NaxalCan’t argue with the album title but what of the band? We are told that Naxal Protocol is the new name from previously defunct power noise artists Cazzodio. You can kind of understand why after they took a break for whatever reason that they chose to change their name, after all Italy is highly Catholic and calling yourselves ‘fucking god’ is going to draw all the wrong attention and hardly help increase record sales. Having said that this is a form of music that won’t appeal to all but a niche few but I am somewhat waffling having never heard of Cazzodio and due to lack of any further information, so it’s probably easiest to skip on and describe the actual music itself.

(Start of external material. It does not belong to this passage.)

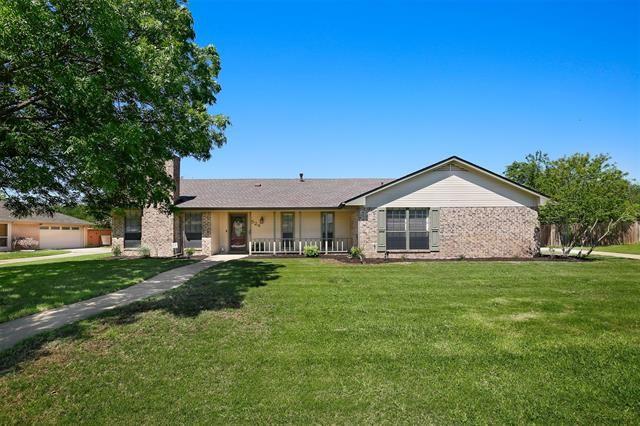 524 Doubletree Drive, Highland Village, TX 75077 - #: 14567296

Unless you put this on at deafening volume a lot of this is kind of mellow and soothing. The static white noise, clanks, squalls, low frequency modulations and bleeps, pulses and swooshes (yep lots happening) on opener Naxal In The Air Tonight wash over me. Perhaps others may feel the opposite and want to jump out the nearest window but I zone in on them. A lot of this sort of music makes me think it would be ideal listening if for whatever reason you needed to cut up a dead body and were not in the mood for classical. It’s the perfect accompaniment for getting through those tough bits of gristle and bone. There are 10 tracks with equally strangely, obtuse and bewildering titles to traverse through here and the album plays out over a good hours running time. That may sound like a lot but I found that it kind of goes by rather quickly, perhaps that is just as I am trancing out through it all though. There are many different textures like the sproinging (and that’s the best word) bounce of the spiky multi-angled and pointy sounds on ‘Cosmonaut Cunnilingus’ which doesn’t so much as head into space but gives a new twist on actually giving head in space (sorry). Be warned though this practice does hit some higher more piercing frequencies.

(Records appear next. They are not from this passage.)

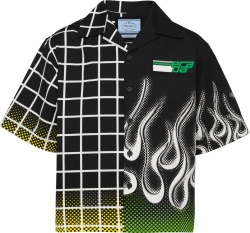 Prada Black Grid And Flame Double Match Shirt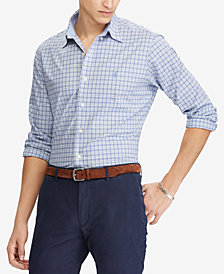 Polo Ralph Lauren Men's Classic-Fit Easy-Care Shirt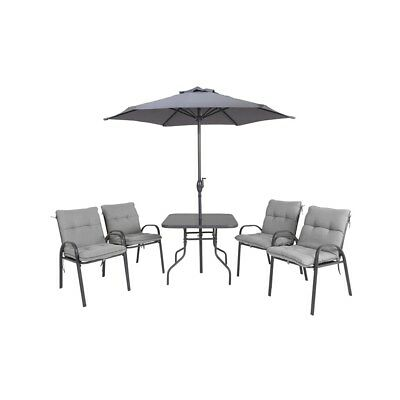 Blooma Cranbrook 6 Piece Patio Set Chairs, Table Parasol, Grey R5FA#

Naturally there are no vocals as such on the whole and atmospheric samples are left to dwell in the ether like ghosts trying to come through from another dimension. This can be particularly effective and equally chilling as things come through in bursts as if on an out of tune looped radio transmission talking about human rights, removing foreign nationals and Nazi Germany as on the Whitehousian sounding ‘May You Rot In Hell.’ Moving into industrial realms there is the clash of steel and machinery running perhaps a bit amok and ‘Shanghai Cocaine Nights’ gives the impression of a city stewing under a meltdown of mania, overcrowding and hedonism. The SPK sounding hammer clank continues over into ‘The Fear Of An Infection As An Infection Of Fear.’ Perhaps there is some meaning and the hammer sounds are like the heart pounding as the fear takes grip or maybe as infection spreads in some sort of Cronebergian twisted dystopian virulent nightmare. Then again perhaps it’s just the imagination running wild and I’m reading far too much into this. Some screamed harsh and contorted vocals invade over slow gabba beats on ‘Tied Down.’ I read somewhere that The Vomit Arsonist is involved on one track so guessing it could be this and these parts add a real hatred to any of the calming textures I was talking about before.

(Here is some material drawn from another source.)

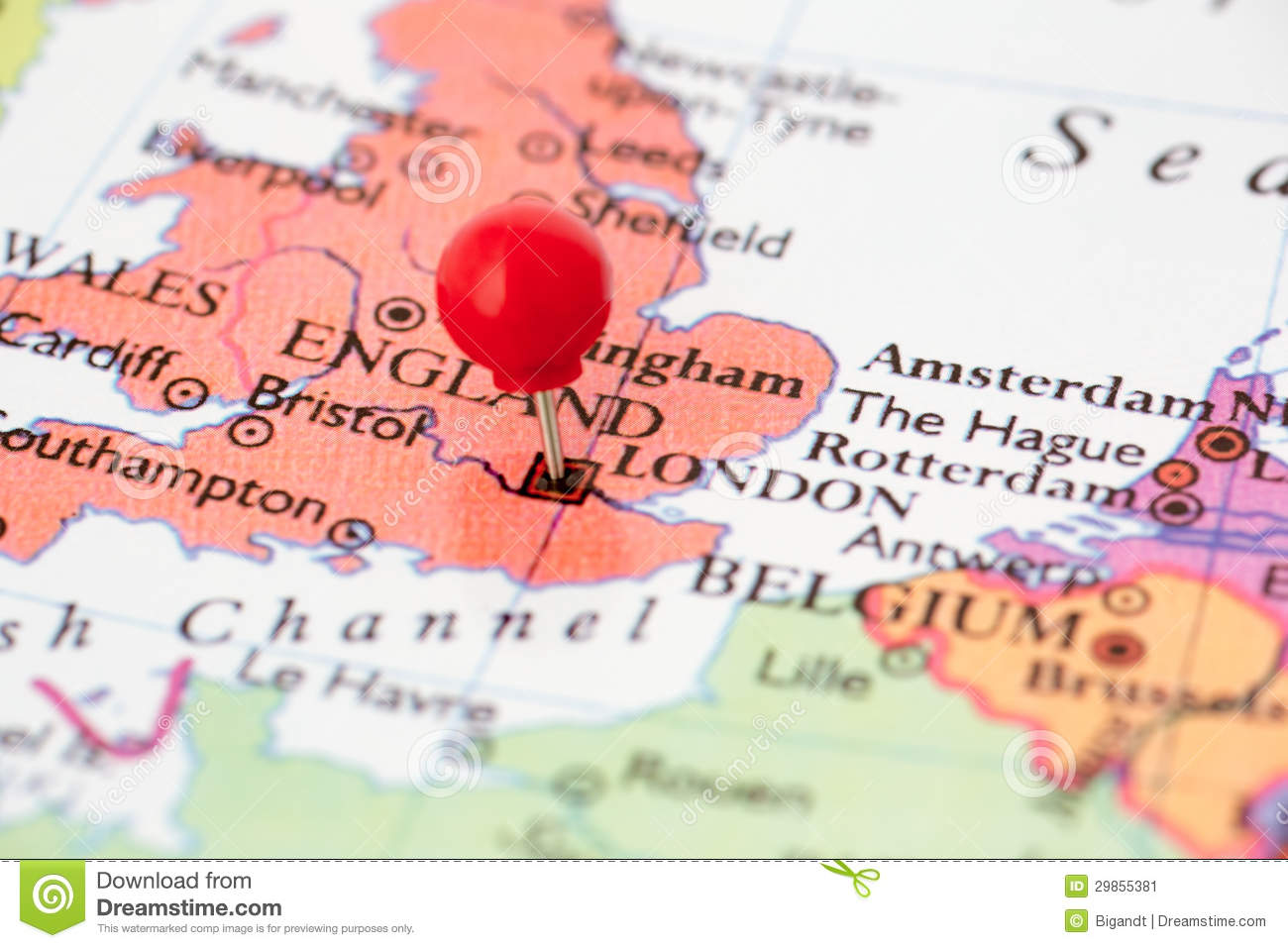 Geography Map Of England.Red Pushpin On Map Of England Stock Image Image Of Marking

We go into plate shifting, seismic deconstruction on the ten minute ‘The Permanent Delirium Of The Reactionary Mind.’ Voices talk about God and creation but it sounds like the world is being taken apart piece by piece here; why do I find this so calming? Laser beam sounding pulses fly around like they are being fired out by some interstellar wrecking crew and the mangled sound of steel folding in on itself coruscates. I’m more than tempted to grab a towel and some peanuts and try and hitch a lift out of here!

It was by pure luck that I ended up being able to really get into this and listen to it properly as another writer who had been given it asked for a pass card allowing me to soak up this somewhat fascinating journey through all sorts of dimensions and sound zones. Furthering controversy it gets a high mark as I found Naxal Protocol to be a real change from the normal and the album an incredibly involving listen on so many listens.